Gardiman et al. first described DLGNT in 2010 in four children who demonstrated thickened and enhancing subarachnoid spaces, more marked in the basal cisterns, and interhemispheric fissures with disseminated cystic lesions throughout the brain [6]. DLGNT usually afflicts children and young adults, and Rodriguez et al. reported the median age at 5 years (range between 5 months and 46 years) [7]. The common manifestations include headache, altered mental status, behavioral abnormalities, paraphasia, and hydrocephalus [4].
Neuroimaging of DLGNT has hitherto been considered characteristic of the entity. Leptomeningeal thickening and enhancement, along with multiple discrete sub-pial cysts involving the cerebrum, brainstem, and spinal cord, have been reported [3]. These cysts or T2-hyperintense foci may result from fibrosis and expansion of the subarachnoid spaces [3, 7]. Nodular enhancement along the brain and spinal cord surface and sugar-coat enhancement of the nerve roots are the other imaging attributes on T1 post-contrast imaging [7]. As in our case, intramedullary lesions are another feature of DLGNT [3, 7]. In the index case, the initial imaging was remarkable for hydrocephalus with diffuse leptomeningeal enhancement, and tubercular etiology was erroneously assigned. Importantly, on follow-up imaging, these changes were more widespread. The perioptic contrast enhancement was observed additionally. However, on a careful re-evaluation of the initial MRI, soft imaging markers emerged, which favored neoplastic etiology, namely, expansion of the basal cisterns and the Meckel’s caves with nonhomogeneous CSF signal on T2-weighted imaging and corresponding enhancement on post-contrast imaging. We intend to highlight the importance of these findings, which may help differentiate DLGNT from infective meningitis. The remarkable discordance between the normal FLAIR imaging (complete inversion) vis-a-vis a brilliant contrast enhancement of the CSF space argues against an exudative infective etiology. In the index case, initial time point MRI showed expanded CSF spaces in the basal cisterns and Meckel’s caves, which were hyperintense on T2W images and inverted on FLAIR. There was contrast enhancement along the expanded CSF spaces. Follow-up MRI did show avid contrast enhancement of the CSF spaces, but the CSF signal were not completely supressed on FLAIR imaging. Progressive accumulation of the neoplastic cells with marked elevation of the CSF proteins may account for the imaging evolution.
The recent WHO update (2016) on CNS tumors classified DLGNT as a distinct entity [3, 7]. On histopathology, these lesions show morphological features resembling oligodendroglioma, often with neurocytic/neuronal differentiation and a low mitotic index [6, 7]. On immunohistochemistry, the tumor cells show positivity for OLIG2, MAP2, S100, and less than 50% are immunopositive for GFAP. Synaptophysin, chromogranin A, and other neuronal markers can be positive in cases with overt neuronal features [7]. IDH1 (R132H) and EMA are negative.
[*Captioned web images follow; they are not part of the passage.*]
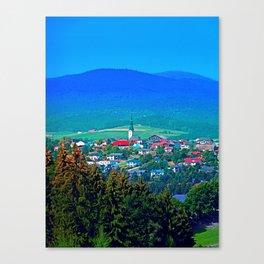 Village below the mountains Canvas Print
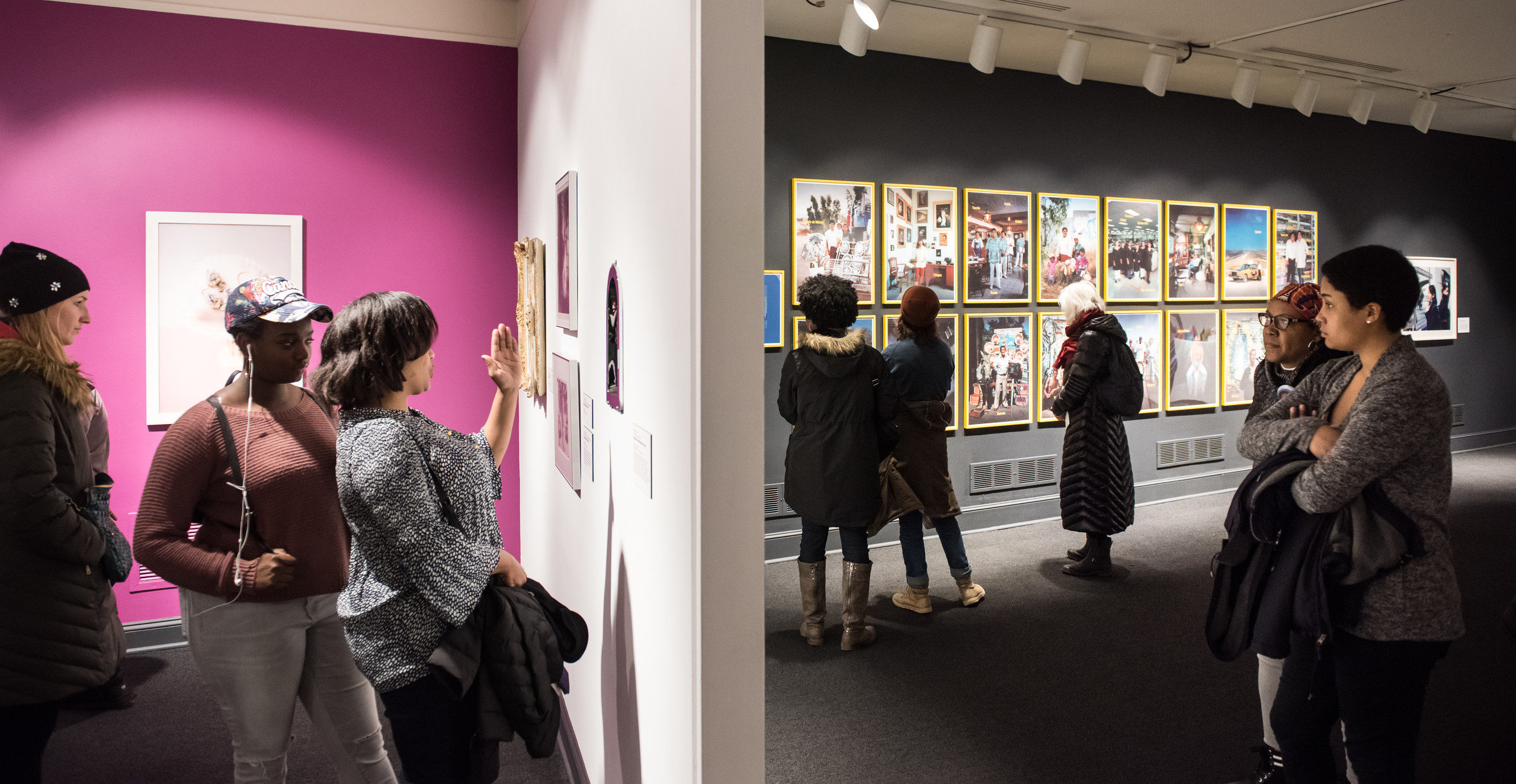 Eight diverse women museum visitors are scattered throughout the NMWA collection galleries browsing the art on the walls.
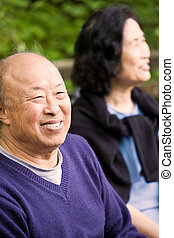 Happy elderly couple - A shot of happy elderly asian couple...
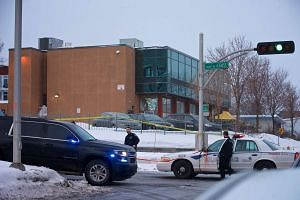 Municipal police patrols outside the Quebec mosque where two gunmen were originally thought to have opened fire during evening prayers on Jan 29, killing six people and injuring eight others.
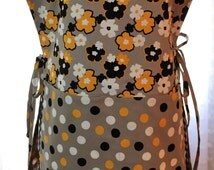 Full coverage cobbler apron - done in a quality taupe cotton with a plethora of gold, black and white flowers and polka dots .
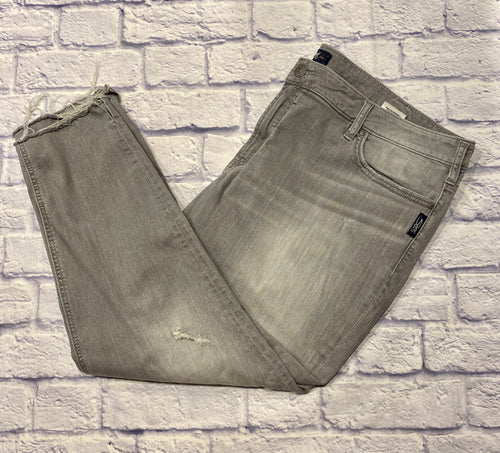 Silver brand jeans in faded gray with distressed skinny hem.  Mid rise, ankle length.  Button and zip closure.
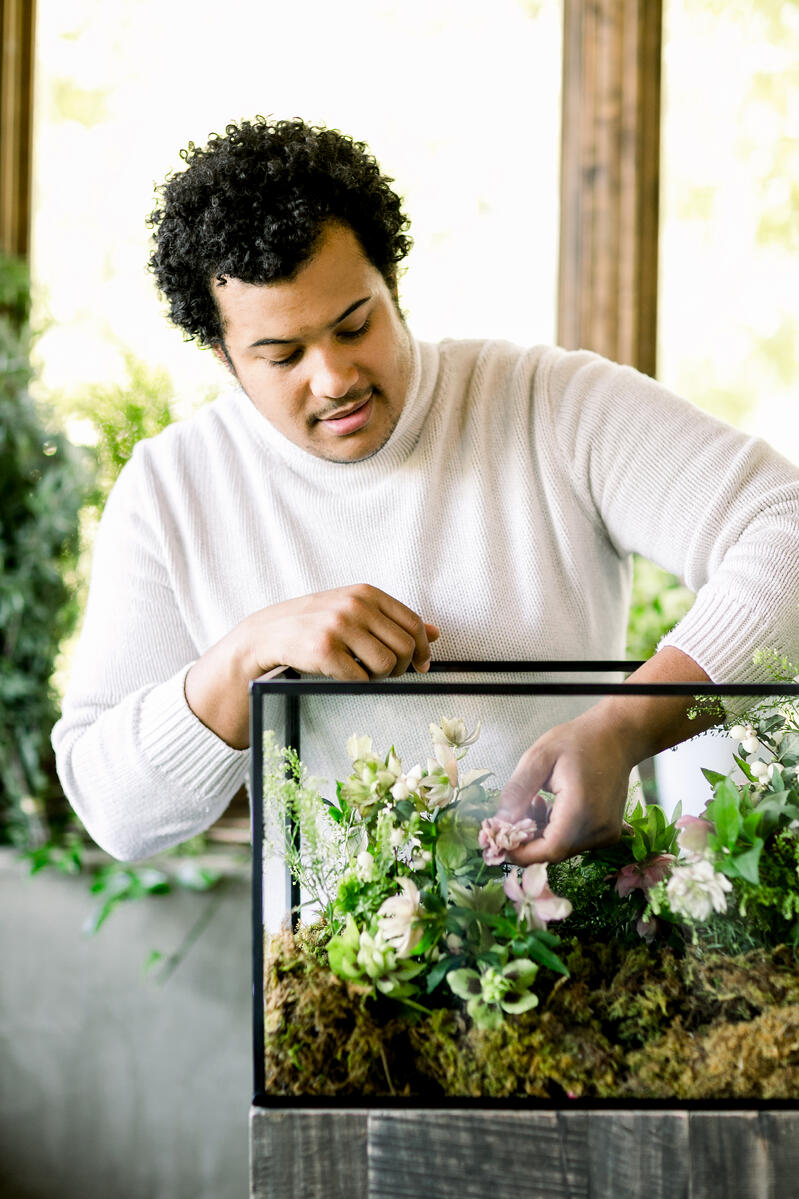 Shean Strong designing floral terrarium with helleborus, pennycress, white snow berry and sheet moss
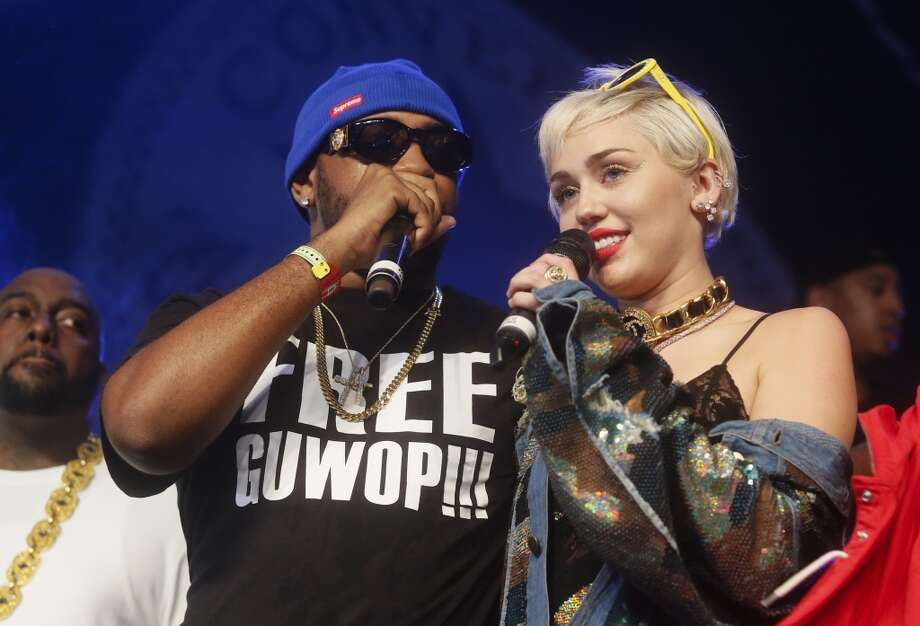 Miley Cyrus, right, joins Mike Will Made It onstage at the Fader Fort Presented by Converse during the SXSW Music Festival on Thursday, March 19, 2015 in Austin, Texas. Photo: Jack Plunkett, Associated Press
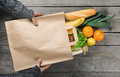 Man`s hands holding paper bag of groceries Royalty Free Stock Photo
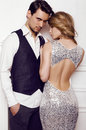 Beautiful sensual couple in elegant clothes posing in studio Royalty Free Stock Photo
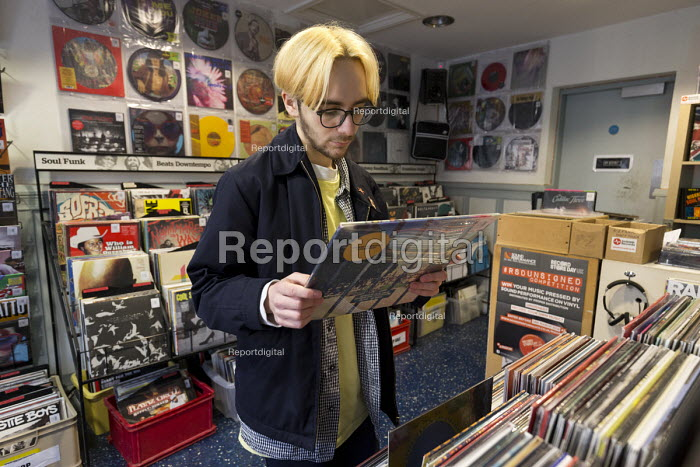 Teenager browsing in a record shop, Leamington Spa, Warwickshire - John Harris - 2018-02-15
The characteristic molecular alteration of this tumor is concurrent KIAA1549-BRAF gene fusions and either solitary 1p deletion or 1p/19q codeletion in the absence of IDH mutation [7]. Recently, DNA methylation profiling has identified two molecular subgroups, MC-1 associated with a better prognosis, and MC-2, associated with a worse prognosis [8].
There is a broad differential diagnosis for diffuse leptomeningeal enhancement. The most common cause of diffuse leptomeningeal enhancement is meningitis, etiologically diverse. Among all the causes, bacterial and viral meningitis are the most common, exhibiting thin-linear meningeal enhancement [1]. Fungal meningitis exhibits thick and nodular enhancement, but the entire neuraxis being plastered with such pathology is unusual, besides the CSF picture is also incongruent. The neoplastic meningeal seeding or “carcinomatous meningitis” often demonstrate thick and nodular enhancement, a highly variable imaging finding [1]. Medulloblastoma and other CNS embryonal tumors, ependymoma, germinoma, pineoblastoma, and high-grade glioma commonly engender carcinomatous meningitis [1]. Involvement of the meninges by secondaries is commonly associated with malignancies originating from the lung and breast, lymphoproliferative disorders, and melanoma [1]. Moyamoya disease seldom show diffuse leptomeningeal enhancement [9]. Other entities exhibiting diffuse leptomeningeal enhancement include primary diffuse leptomeningeal gliomatosis and diffuse leptomeningeal glioneuronal tumor [6, 10]. We underscore the need for suspicion of DLGNT/DLGNT-like neoplasms in such cases demonstrating thick and nodular meningeal enhancement, as it has a bearing on the treatment approaches. While ATT forms the bedrock of TBM management, DLGNT is managed with chemotherapy and/or radiotherapy [4, 7]. Although slow-growing, secondary hydrocephalus leads to considerable morbidity, and the prognosis is hard to ascribe.